The Problem: Dedekind’s UNreal UNkind cut.

I see problems with both a strictly mathematicians’ approach AND a strictly particle physicists’ approach. Yes, Michael Atiyah’s “Fine Structure Constant” paper is vague (not detailed enough in places) in many respects both mathematically and physically. *However, everybody is vague in their expositions, because that’s the nature of modeling ideas.* With one side saying: “I don’t understand the mathematics” and the other side saying “I don’t understand the physics” — we have a problem here. It is a good discussion to have, but watch out for saying “I don’t understand it, therefore it is not applicable”.

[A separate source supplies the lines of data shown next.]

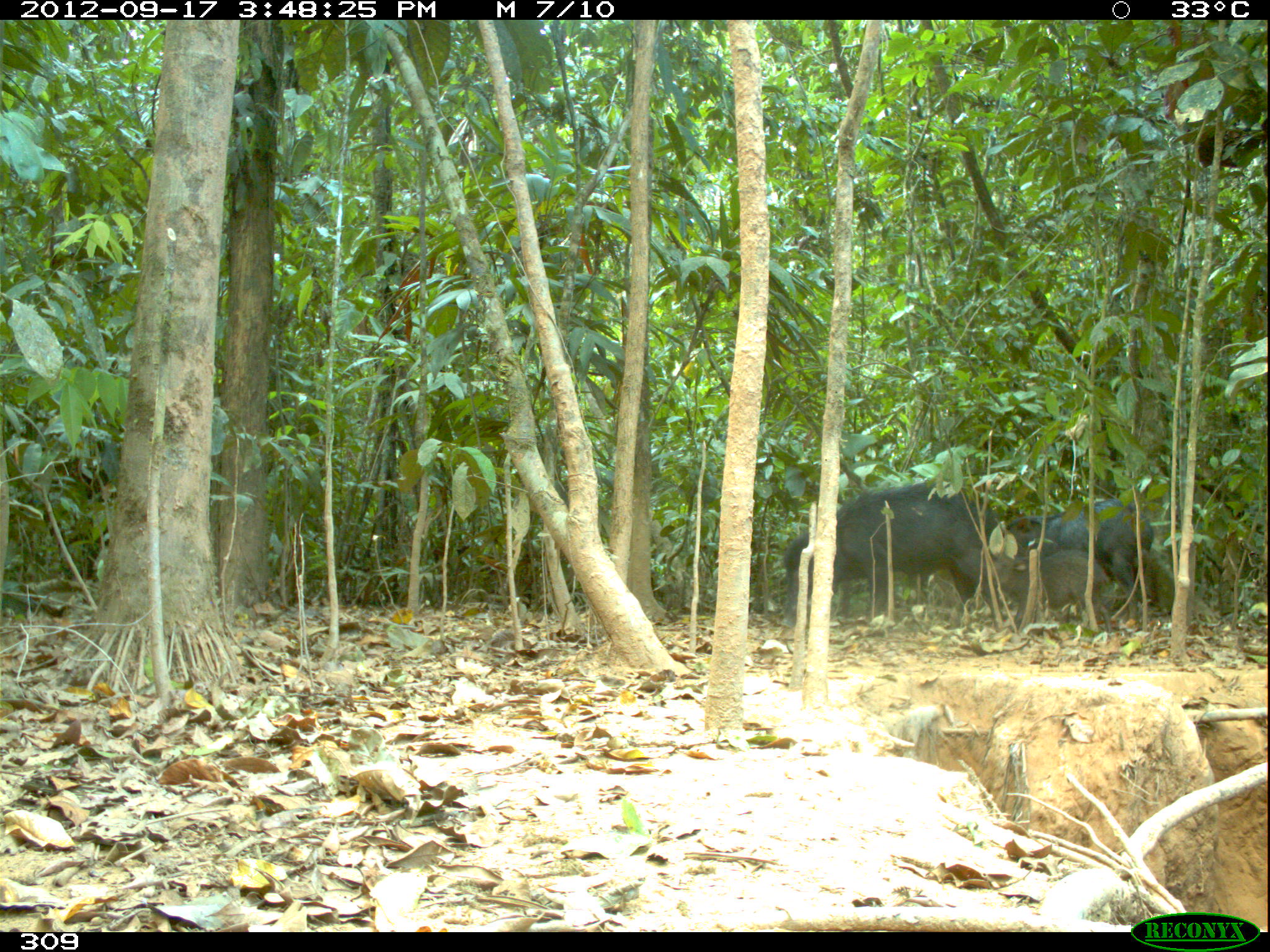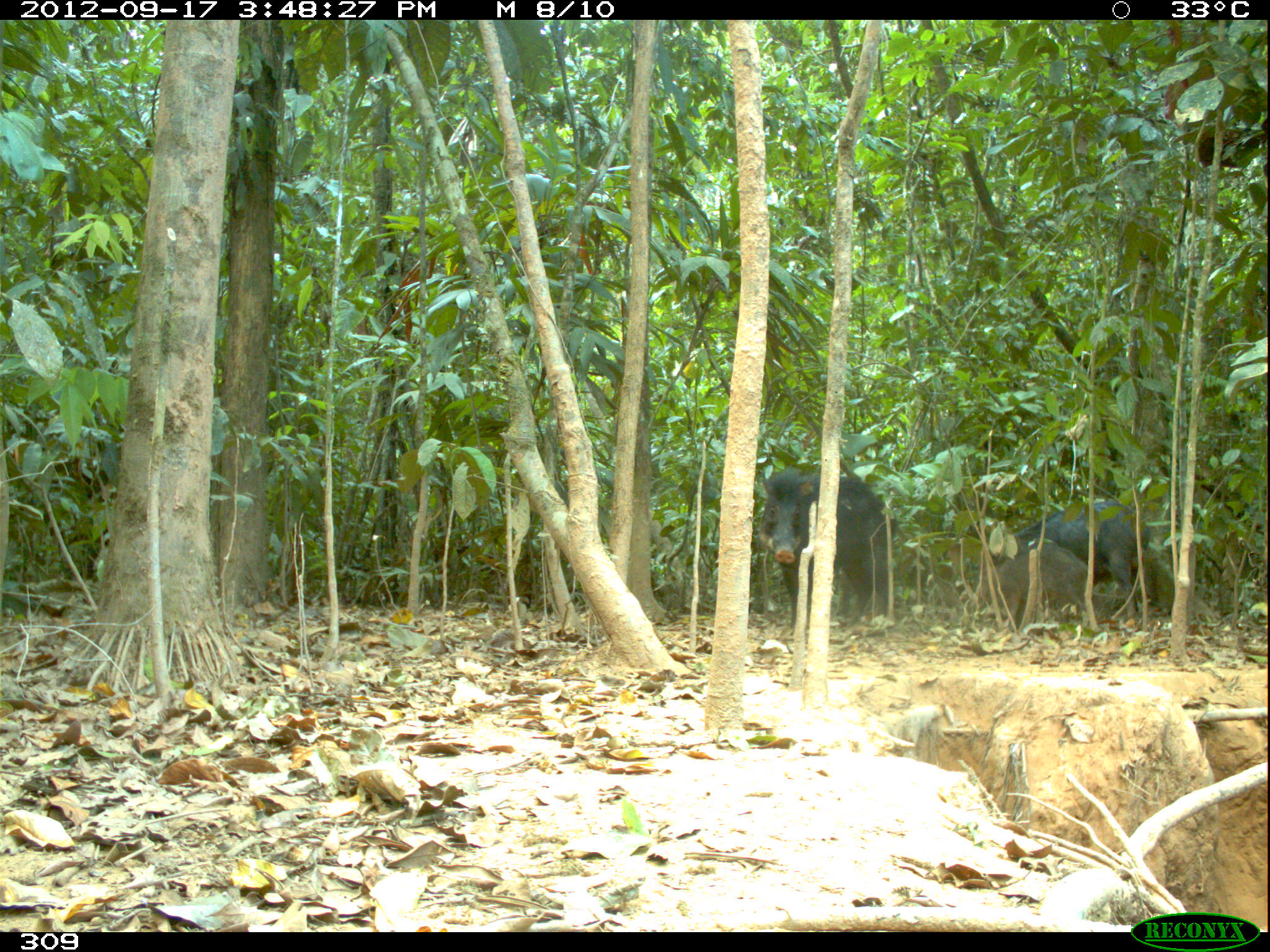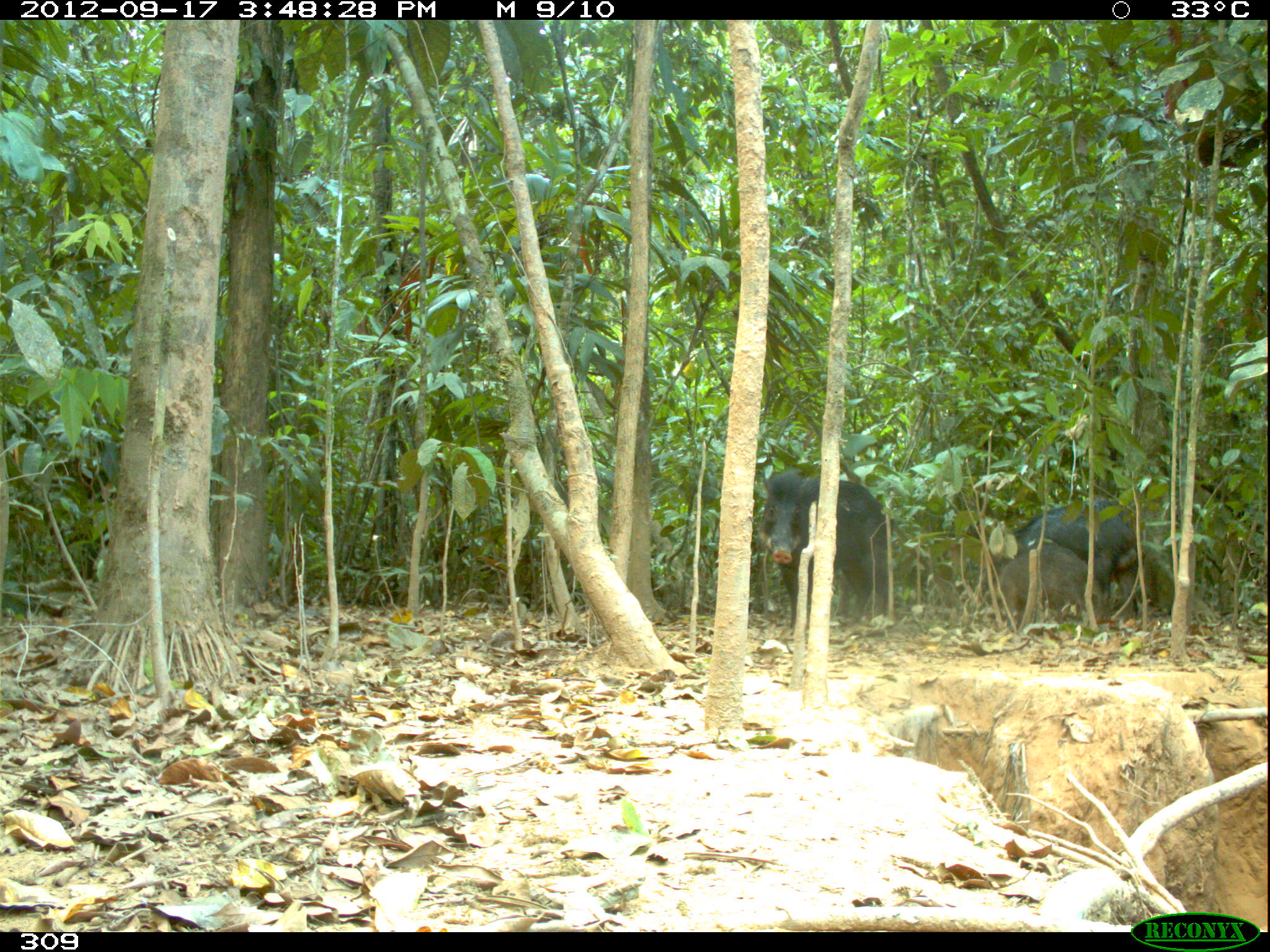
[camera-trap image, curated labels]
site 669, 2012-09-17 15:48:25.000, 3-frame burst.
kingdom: Animalia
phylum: Chordata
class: Mammalia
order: Artiodactyla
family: Tayassuidae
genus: Tayassu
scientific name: Tayassu pecari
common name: white-lipped peccary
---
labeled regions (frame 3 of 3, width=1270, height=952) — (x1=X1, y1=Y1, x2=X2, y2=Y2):
tayassu pecari: (x1=759, y1=467, x2=895, y2=631); (x1=1010, y1=498, x2=1146, y2=625); (x1=983, y1=542, x2=1104, y2=630)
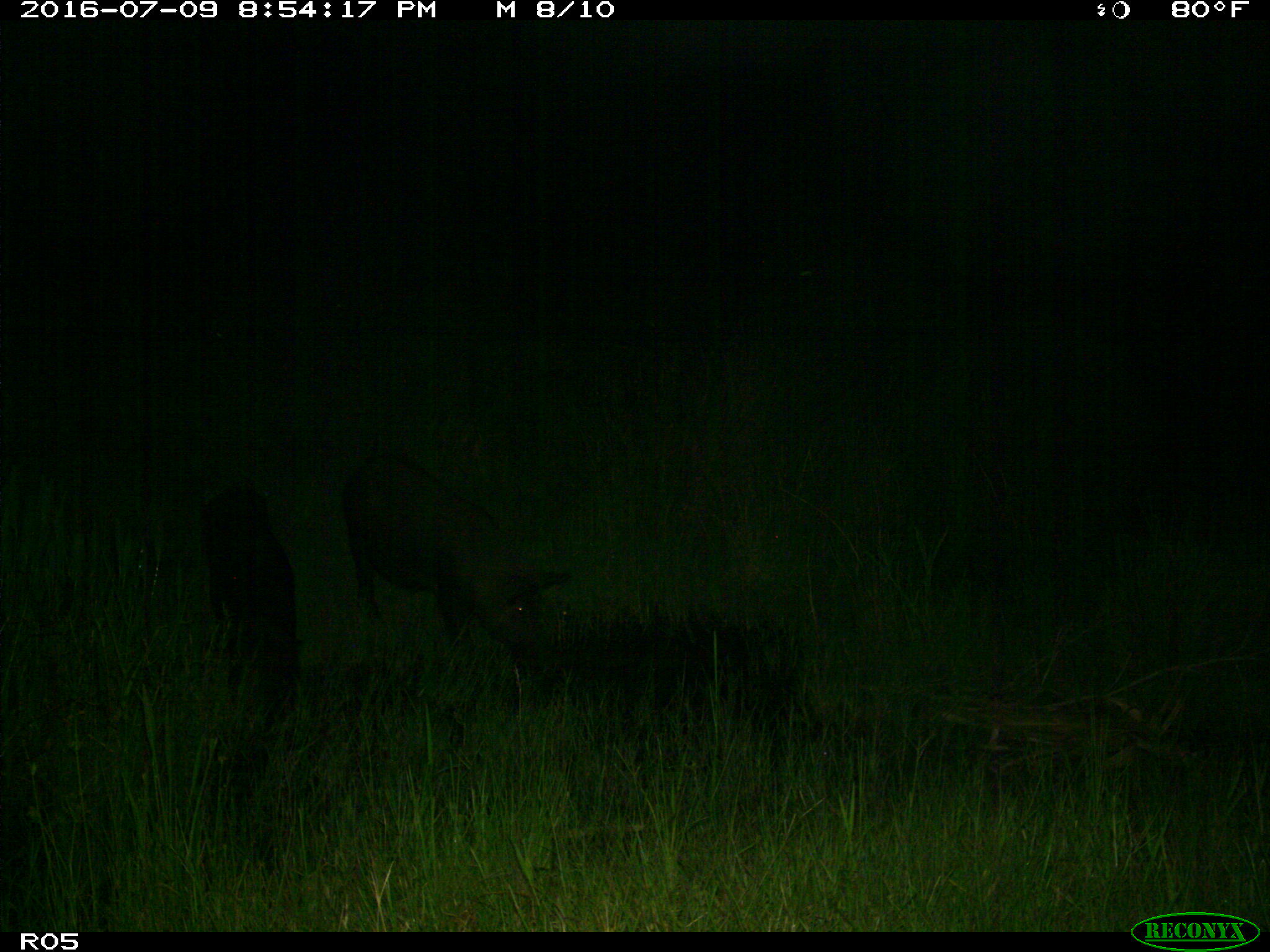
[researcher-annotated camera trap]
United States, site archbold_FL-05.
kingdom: Animalia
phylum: Chordata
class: Mammalia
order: Artiodactyla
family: Suidae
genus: Sus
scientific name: Sus scrofa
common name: wild boar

Sean Carroll says: “Renormalization teaches us …”. To me, this raises a red flag. Renormalization is a mathematical trick used by particle physicists— to say that “things are too complicated” (therefore we will chose a narrow band (a gauge) ) and treat it as 2D Euclidean “thin enough” approximation and ASSUME that the “real number” constants (mixing angles and/or scale factors) gives you precise process information in higher measure spaces (e.g., 3D, Orthogonal, Simplicial, Lie Groups) reminds me of Nima Arkani-Hamed’s very informative lectures but EQUALLY VAGUE (and hand waving via tensors (assuming “real numbers” and Hemitian products as a foundation)) rant on the “problems with” coming up with a theory of quantum gravity.

This is good that the mathematicians and the physicists enjoy dismissing each other, so that comparative science and relational complexity has a wide open lattice to play with. It’s a Dedekind’s unreal unkind cut.